- To do:
Your task is to repeat the listing exactly.

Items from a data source
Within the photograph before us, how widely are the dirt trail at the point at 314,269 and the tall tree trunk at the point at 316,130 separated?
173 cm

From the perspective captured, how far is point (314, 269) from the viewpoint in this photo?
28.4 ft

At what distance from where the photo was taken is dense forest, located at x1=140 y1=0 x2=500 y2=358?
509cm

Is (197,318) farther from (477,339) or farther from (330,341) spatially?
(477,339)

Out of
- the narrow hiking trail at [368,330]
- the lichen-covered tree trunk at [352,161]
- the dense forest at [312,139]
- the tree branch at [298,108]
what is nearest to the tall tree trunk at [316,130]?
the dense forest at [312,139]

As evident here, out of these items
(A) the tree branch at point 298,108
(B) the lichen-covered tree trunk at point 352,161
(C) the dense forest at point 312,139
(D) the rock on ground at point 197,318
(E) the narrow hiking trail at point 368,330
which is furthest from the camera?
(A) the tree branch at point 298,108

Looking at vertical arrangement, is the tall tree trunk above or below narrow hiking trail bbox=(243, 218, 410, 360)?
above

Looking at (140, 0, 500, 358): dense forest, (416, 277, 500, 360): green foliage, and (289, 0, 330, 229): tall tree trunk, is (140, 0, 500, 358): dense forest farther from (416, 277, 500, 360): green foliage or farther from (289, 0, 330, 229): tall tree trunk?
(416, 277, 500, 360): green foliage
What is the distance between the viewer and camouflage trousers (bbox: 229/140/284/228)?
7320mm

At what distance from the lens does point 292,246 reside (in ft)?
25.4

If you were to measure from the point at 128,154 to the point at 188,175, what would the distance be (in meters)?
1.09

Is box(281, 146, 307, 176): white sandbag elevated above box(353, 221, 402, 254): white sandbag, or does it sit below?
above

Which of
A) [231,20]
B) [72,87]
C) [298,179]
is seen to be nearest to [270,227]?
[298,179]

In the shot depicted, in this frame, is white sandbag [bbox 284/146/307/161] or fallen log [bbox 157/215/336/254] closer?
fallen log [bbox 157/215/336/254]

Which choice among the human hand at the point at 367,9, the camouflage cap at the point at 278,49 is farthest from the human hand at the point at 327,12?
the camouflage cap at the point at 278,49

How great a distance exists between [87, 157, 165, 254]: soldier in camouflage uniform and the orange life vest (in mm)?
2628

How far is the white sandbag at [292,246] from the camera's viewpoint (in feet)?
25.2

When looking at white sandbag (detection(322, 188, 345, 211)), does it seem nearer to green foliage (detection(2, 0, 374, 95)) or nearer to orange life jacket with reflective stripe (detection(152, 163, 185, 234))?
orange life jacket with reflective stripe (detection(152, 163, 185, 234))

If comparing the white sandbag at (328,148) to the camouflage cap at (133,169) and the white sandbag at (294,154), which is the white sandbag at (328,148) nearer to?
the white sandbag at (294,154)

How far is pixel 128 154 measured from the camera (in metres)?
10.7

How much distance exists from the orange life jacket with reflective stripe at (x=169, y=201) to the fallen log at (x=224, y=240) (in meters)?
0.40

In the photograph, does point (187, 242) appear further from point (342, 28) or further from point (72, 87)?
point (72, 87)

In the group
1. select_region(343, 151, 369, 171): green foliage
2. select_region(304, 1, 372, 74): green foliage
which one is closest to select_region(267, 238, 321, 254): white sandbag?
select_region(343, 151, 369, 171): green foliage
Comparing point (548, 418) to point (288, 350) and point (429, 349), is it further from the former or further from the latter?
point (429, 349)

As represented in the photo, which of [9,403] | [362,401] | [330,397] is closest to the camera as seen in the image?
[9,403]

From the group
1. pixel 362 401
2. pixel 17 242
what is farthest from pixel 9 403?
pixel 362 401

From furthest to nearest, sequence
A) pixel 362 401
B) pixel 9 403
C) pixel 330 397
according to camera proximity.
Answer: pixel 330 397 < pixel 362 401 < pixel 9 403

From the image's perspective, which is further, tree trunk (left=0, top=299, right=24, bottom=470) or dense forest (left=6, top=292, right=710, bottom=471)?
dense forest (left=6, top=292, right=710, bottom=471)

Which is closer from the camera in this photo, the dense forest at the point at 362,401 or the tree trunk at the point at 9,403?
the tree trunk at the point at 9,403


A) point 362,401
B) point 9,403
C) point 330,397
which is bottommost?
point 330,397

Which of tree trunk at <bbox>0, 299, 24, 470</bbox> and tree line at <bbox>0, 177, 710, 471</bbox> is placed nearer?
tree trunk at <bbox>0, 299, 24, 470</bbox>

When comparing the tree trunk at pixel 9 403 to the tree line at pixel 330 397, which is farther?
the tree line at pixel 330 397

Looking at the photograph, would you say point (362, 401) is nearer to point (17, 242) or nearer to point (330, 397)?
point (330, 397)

- Output:
Within the photograph before us, how widely are the dirt trail at the point at 314,269 and the tall tree trunk at the point at 316,130 separated?
173 cm

From the perspective captured, how far is point (314, 269) from the viewpoint in this photo?
28.4 ft

At what distance from where the photo was taken is dense forest, located at x1=140 y1=0 x2=500 y2=358?
509cm

Is (197,318) farther from (477,339) or farther from (330,341) spatially?
(477,339)

Out of
- the narrow hiking trail at [368,330]
- the lichen-covered tree trunk at [352,161]
- the dense forest at [312,139]
- the tree branch at [298,108]
what is nearest to the tall tree trunk at [316,130]?
the dense forest at [312,139]

As evident here, out of these items
(A) the tree branch at point 298,108
(B) the lichen-covered tree trunk at point 352,161
(C) the dense forest at point 312,139
(D) the rock on ground at point 197,318
(E) the narrow hiking trail at point 368,330
which is furthest from the camera?
(A) the tree branch at point 298,108

Looking at vertical arrangement, is the tall tree trunk above or below narrow hiking trail bbox=(243, 218, 410, 360)?
above

Looking at (140, 0, 500, 358): dense forest, (416, 277, 500, 360): green foliage, and (289, 0, 330, 229): tall tree trunk, is (140, 0, 500, 358): dense forest farther from (416, 277, 500, 360): green foliage or farther from (289, 0, 330, 229): tall tree trunk?
(416, 277, 500, 360): green foliage
What is the distance between the viewer and camouflage trousers (bbox: 229/140/284/228)?
7320mm

At what distance from the lens does point 292,246 reside (in ft)?
25.4

If you were to measure from the point at 128,154 to the point at 188,175, what would the distance be (in meters)?
1.09

Is box(281, 146, 307, 176): white sandbag elevated above box(353, 221, 402, 254): white sandbag, or does it sit below?
above

Which of
A) [231,20]
B) [72,87]
C) [298,179]
is seen to be nearest to [270,227]?
[298,179]

In the shot depicted, in this frame, is white sandbag [bbox 284/146/307/161] or fallen log [bbox 157/215/336/254] closer?
fallen log [bbox 157/215/336/254]

Which choice among the human hand at the point at 367,9, the camouflage cap at the point at 278,49 is farthest from the human hand at the point at 327,12?
the camouflage cap at the point at 278,49

How great a distance exists between [87, 157, 165, 254]: soldier in camouflage uniform and the orange life vest (in mm)?
2628

How far is the white sandbag at [292,246] from the camera's viewpoint (in feet)?
25.2

When looking at white sandbag (detection(322, 188, 345, 211)), does it seem nearer to green foliage (detection(2, 0, 374, 95)) or nearer to orange life jacket with reflective stripe (detection(152, 163, 185, 234))?
orange life jacket with reflective stripe (detection(152, 163, 185, 234))

If comparing the white sandbag at (328,148) to the camouflage cap at (133,169) and the white sandbag at (294,154), which is the white sandbag at (328,148) nearer to?
the white sandbag at (294,154)

How far is pixel 128 154 measured from the camera (in metres)?
10.7

How much distance exists from the orange life jacket with reflective stripe at (x=169, y=201) to the fallen log at (x=224, y=240) (in meters)?
0.40

In the photograph, does point (187, 242) appear further from point (342, 28) or further from point (72, 87)?
point (72, 87)

In the group
1. select_region(343, 151, 369, 171): green foliage
2. select_region(304, 1, 372, 74): green foliage
which one is closest to select_region(267, 238, 321, 254): white sandbag?
select_region(343, 151, 369, 171): green foliage
Comparing point (548, 418) to point (288, 350) and point (429, 349), is it further from the former or further from the latter?
point (429, 349)

As represented in the photo, which of [9,403] | [362,401] | [330,397] is closest to the camera as seen in the image?
[9,403]

From the group
1. pixel 362 401
2. pixel 17 242
what is farthest from pixel 9 403?
pixel 362 401

From furthest to nearest, sequence
A) pixel 362 401
B) pixel 9 403
C) pixel 330 397
according to camera proximity.
Answer: pixel 330 397 < pixel 362 401 < pixel 9 403

From the image's perspective, which is further, tree trunk (left=0, top=299, right=24, bottom=470) or dense forest (left=6, top=292, right=710, bottom=471)?
dense forest (left=6, top=292, right=710, bottom=471)

Which is closer from the camera in this photo, the dense forest at the point at 362,401 or the tree trunk at the point at 9,403?
the tree trunk at the point at 9,403


A) point 362,401
B) point 9,403
C) point 330,397
which is bottommost?
point 330,397

Which of tree trunk at <bbox>0, 299, 24, 470</bbox> and tree line at <bbox>0, 177, 710, 471</bbox> is placed nearer?
tree trunk at <bbox>0, 299, 24, 470</bbox>

When comparing the tree trunk at pixel 9 403 to the tree line at pixel 330 397, which is farther?
the tree line at pixel 330 397

Looking at the photograph, would you say point (362, 401) is nearer to point (17, 242) or nearer to point (330, 397)?
point (330, 397)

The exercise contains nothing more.